* ABOUT THIS EXERCISE: Repeat the material below. Keep every line exactly as written.

::: DATA PROVIDED

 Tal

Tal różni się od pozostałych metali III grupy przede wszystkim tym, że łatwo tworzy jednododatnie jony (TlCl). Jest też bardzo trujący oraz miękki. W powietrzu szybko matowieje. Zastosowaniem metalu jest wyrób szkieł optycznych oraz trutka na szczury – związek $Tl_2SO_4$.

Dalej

::::::

* RESULT:
 Tal

Tal różni się od pozostałych metali III grupy przede wszystkim tym, że łatwo tworzy jednododatnie jony (TlCl). Jest też bardzo trujący oraz miękki. W powietrzu szybko matowieje. Zastosowaniem metalu jest wyrób szkieł optycznych oraz trutka na szczury – związek $Tl_2SO_4$.

Dalej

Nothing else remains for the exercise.